"We're getting severe Drone outages ... builds just hang"

Slack message about builds hanging in Drone

A rather vague issue with our CI system takes us down through its source code and into the bowels of of how the Docker Engine handles json-file logging. The following issue was found in v1.12.1 and fixed in v1.13.0.

What's a Drone?

Drone is the CI/CD service that we use at uSwitch. It uses Docker in order to provide any tools and services required by jobs. This removes the issue of managing the union of dependencies that usually plagues traditional CI systems.

A Drone agent receives a YAML file that describes the pipeline of the job to be executed. It in turn talks to a Docker daemon to spin up containers, mount the jobs workspace, run request steps and then retrieve the logs to be stored.

Down the rabbit hole

Frustratingly, the builds were not hanging every time we ran the job, which made initial investigation a little tricky. We could see that all the commands that Drone was executing were completed, yet it wasn't finishing that step.

We attached strace to the Drone agent process that coordinates the execution of a job and could see that it was stuck waiting on the Docker daemon to close a chunked HTTP response that was streaming out the logs. But, when looking at the trace for the container that was hanging it looked identical whether it failed or not.

Our Drone agents are running on CoreOS. We lost a bunch of time trying to run GDB and SystemTap through /bin/toolbox, but GDB kept receiving SIGKILL every time it was attaching and SystemTap wouldn't run due to kernel version issues (UTS_VERSION from compile.h was different to uname -v. Here's the offending comparison in SystemTap and some code to demonstrate the issue).

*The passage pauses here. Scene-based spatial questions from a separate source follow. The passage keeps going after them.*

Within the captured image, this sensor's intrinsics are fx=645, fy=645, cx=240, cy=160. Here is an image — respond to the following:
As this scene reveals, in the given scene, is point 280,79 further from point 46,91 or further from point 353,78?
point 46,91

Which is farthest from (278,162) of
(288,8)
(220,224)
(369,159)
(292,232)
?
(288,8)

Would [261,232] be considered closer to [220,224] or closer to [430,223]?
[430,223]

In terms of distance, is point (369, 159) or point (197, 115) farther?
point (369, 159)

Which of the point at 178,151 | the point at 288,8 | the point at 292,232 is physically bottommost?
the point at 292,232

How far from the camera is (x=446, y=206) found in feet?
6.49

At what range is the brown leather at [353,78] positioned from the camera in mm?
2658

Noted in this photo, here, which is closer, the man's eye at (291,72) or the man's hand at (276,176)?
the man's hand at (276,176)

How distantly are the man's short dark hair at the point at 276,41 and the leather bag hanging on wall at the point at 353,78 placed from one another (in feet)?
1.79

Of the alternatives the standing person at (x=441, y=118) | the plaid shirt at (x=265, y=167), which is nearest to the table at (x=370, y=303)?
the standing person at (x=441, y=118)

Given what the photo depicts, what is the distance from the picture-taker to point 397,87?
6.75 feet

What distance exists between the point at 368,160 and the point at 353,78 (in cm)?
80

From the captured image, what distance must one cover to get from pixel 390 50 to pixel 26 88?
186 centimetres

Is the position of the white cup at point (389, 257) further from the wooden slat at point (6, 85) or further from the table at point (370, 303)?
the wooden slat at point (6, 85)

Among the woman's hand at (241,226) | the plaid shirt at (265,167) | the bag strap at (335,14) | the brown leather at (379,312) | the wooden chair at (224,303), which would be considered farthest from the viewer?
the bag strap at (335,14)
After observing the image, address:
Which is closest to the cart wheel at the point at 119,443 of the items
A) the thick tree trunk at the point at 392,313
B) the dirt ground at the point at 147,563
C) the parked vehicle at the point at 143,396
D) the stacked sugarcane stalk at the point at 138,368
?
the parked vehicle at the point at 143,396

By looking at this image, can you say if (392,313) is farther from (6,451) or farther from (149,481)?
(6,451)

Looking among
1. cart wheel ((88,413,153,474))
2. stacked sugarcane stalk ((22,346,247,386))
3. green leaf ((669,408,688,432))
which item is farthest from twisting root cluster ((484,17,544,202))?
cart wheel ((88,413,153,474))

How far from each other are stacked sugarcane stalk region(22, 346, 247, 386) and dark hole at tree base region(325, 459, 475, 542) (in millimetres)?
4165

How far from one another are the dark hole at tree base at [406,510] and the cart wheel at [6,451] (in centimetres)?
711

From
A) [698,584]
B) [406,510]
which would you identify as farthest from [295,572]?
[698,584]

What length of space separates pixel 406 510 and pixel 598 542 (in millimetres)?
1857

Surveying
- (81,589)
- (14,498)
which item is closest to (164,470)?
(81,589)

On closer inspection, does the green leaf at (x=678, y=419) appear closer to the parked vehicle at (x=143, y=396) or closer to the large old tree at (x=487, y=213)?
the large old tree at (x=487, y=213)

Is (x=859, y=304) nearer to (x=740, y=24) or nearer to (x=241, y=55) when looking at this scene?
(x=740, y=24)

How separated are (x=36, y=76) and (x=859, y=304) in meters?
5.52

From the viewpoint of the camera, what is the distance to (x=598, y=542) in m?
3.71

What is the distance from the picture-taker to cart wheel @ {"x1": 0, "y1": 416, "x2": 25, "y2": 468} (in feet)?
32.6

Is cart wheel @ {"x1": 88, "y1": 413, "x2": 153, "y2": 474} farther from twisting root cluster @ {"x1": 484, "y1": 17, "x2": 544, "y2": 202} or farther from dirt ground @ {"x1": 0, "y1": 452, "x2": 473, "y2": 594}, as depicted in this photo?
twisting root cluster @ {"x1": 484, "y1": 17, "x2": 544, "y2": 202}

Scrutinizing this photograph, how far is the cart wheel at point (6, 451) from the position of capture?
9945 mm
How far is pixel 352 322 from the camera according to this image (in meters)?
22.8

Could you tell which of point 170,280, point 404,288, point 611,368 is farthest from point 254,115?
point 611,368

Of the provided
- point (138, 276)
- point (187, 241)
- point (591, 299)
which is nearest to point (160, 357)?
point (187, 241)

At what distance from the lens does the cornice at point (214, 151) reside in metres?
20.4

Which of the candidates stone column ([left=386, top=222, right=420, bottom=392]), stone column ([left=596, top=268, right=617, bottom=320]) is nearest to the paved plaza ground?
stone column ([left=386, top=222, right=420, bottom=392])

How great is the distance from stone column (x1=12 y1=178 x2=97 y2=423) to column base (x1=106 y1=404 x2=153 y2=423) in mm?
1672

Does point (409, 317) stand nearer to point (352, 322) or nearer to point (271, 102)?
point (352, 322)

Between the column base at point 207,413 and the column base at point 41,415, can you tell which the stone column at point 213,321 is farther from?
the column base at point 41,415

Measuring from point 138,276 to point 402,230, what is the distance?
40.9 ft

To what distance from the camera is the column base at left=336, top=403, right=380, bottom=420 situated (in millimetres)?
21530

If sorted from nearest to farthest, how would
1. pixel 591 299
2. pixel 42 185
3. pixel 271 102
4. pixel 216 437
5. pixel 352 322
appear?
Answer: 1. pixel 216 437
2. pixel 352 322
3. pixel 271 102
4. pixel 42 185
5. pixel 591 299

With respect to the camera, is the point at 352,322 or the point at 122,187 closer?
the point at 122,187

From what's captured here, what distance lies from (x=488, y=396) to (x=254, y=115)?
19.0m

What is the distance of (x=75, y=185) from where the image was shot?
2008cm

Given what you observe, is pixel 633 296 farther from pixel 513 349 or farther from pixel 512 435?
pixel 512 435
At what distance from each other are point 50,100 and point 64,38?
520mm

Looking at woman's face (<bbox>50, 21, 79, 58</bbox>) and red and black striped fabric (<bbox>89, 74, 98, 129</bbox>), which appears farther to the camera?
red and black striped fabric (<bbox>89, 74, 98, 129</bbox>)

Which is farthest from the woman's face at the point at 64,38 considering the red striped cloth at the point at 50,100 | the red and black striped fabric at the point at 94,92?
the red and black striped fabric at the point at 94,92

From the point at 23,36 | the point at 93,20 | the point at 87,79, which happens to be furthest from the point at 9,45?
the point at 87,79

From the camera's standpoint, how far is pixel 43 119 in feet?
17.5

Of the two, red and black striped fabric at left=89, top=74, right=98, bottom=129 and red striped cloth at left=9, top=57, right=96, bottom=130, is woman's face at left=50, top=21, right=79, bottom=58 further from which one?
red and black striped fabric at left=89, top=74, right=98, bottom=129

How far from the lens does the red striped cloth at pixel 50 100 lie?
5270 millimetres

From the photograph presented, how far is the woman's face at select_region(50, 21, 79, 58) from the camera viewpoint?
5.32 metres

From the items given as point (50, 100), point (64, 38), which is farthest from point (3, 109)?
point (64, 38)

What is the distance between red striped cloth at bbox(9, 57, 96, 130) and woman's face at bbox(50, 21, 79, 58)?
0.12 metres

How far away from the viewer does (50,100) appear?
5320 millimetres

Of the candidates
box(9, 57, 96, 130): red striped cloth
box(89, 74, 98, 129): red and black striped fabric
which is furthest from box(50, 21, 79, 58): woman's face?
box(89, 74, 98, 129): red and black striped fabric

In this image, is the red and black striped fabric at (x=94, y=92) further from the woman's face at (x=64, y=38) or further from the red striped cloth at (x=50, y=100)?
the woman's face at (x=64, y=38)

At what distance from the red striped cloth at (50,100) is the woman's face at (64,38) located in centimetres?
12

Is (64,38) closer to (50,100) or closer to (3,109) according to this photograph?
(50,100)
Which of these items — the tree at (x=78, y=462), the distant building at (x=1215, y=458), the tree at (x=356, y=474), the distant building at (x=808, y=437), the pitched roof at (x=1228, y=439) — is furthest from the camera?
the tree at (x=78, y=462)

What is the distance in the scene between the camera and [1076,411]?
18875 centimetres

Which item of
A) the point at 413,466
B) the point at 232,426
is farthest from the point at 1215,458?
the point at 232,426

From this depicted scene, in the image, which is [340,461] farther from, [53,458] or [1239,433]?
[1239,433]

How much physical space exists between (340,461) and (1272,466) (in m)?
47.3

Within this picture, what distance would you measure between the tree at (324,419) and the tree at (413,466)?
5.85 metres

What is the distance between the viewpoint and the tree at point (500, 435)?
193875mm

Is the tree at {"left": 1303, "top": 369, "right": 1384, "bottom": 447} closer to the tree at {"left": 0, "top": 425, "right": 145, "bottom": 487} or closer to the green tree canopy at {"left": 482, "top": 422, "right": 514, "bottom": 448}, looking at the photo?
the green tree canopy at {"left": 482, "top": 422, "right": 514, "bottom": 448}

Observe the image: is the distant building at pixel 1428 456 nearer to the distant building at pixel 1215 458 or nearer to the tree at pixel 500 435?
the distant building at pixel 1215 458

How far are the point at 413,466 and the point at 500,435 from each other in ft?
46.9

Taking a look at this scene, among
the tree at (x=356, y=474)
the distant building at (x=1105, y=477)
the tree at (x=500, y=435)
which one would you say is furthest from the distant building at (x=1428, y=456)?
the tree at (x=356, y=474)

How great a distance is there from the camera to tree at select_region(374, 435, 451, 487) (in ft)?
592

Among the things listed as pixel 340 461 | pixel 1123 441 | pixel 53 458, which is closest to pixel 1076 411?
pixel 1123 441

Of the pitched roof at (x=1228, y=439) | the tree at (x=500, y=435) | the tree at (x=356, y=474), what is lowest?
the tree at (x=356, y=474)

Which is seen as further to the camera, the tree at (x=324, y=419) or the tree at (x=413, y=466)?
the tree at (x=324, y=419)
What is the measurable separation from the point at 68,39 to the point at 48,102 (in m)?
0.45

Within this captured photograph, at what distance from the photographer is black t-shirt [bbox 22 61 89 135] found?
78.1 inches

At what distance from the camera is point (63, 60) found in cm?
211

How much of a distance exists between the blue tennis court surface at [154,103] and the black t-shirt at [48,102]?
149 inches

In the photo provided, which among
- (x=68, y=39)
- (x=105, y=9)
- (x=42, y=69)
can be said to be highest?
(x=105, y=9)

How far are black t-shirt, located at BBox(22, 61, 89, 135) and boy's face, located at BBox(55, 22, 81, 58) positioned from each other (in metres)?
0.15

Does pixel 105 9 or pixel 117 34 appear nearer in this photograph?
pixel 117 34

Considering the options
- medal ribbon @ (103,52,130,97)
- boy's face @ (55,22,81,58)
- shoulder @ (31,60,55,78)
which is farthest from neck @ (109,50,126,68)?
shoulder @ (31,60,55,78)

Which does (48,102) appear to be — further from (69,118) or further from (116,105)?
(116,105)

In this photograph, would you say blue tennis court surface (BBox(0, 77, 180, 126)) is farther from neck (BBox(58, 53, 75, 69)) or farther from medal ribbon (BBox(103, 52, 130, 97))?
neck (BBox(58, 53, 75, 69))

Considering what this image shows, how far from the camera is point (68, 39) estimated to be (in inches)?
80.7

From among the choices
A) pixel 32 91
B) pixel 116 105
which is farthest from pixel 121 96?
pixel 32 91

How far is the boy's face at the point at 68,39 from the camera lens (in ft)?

Eventually we distilled down a failing case we could run locally:

#!/bin/bash

while true  
do  
        container_id="$(docker run -d ubuntu:latest /bin/bash -e -c "echo -n \"foo\"")"
        docker logs -f "${container_id}"
done  

When running this script, after an indeterminate number of container executions the logs command would hang mirroring the behaviour we saw in Drone. This meant that we could now focus on how Docker streams logs out of a container.

A client that wants to follow the logs of a containers makes an HTTP request to the API /containers/{name}/logs. The handler for the logs asks the back-end (the daemon in this case) for the logs, passing in the http.ResponseWriter as the place to write out the logs.

The daemon then gets the logger associated with that particular container and starts reading its logs. The logs are then written back out until, either the client closes their request or the logger sends a message saying it is done.

From this we can see that as we're not closing our connection, it must be that — for some reason — the logger never thinks it has closed even though the container has exited. We then moved on to exploring the logger and how it worked. In our case we were using the json-file logger.

The logger first gets instantiated when the daemon gets asked to attach to the containers streams by libcontainerd. It creates the logger and then starts to copy STDOUT and STDERR from the container into it.

In the case of the json-file logger, the copier writes in log messages which then get written out to a log file in the container's metadata directory. It will then happily sit there writing logs into the file until the logger is closed.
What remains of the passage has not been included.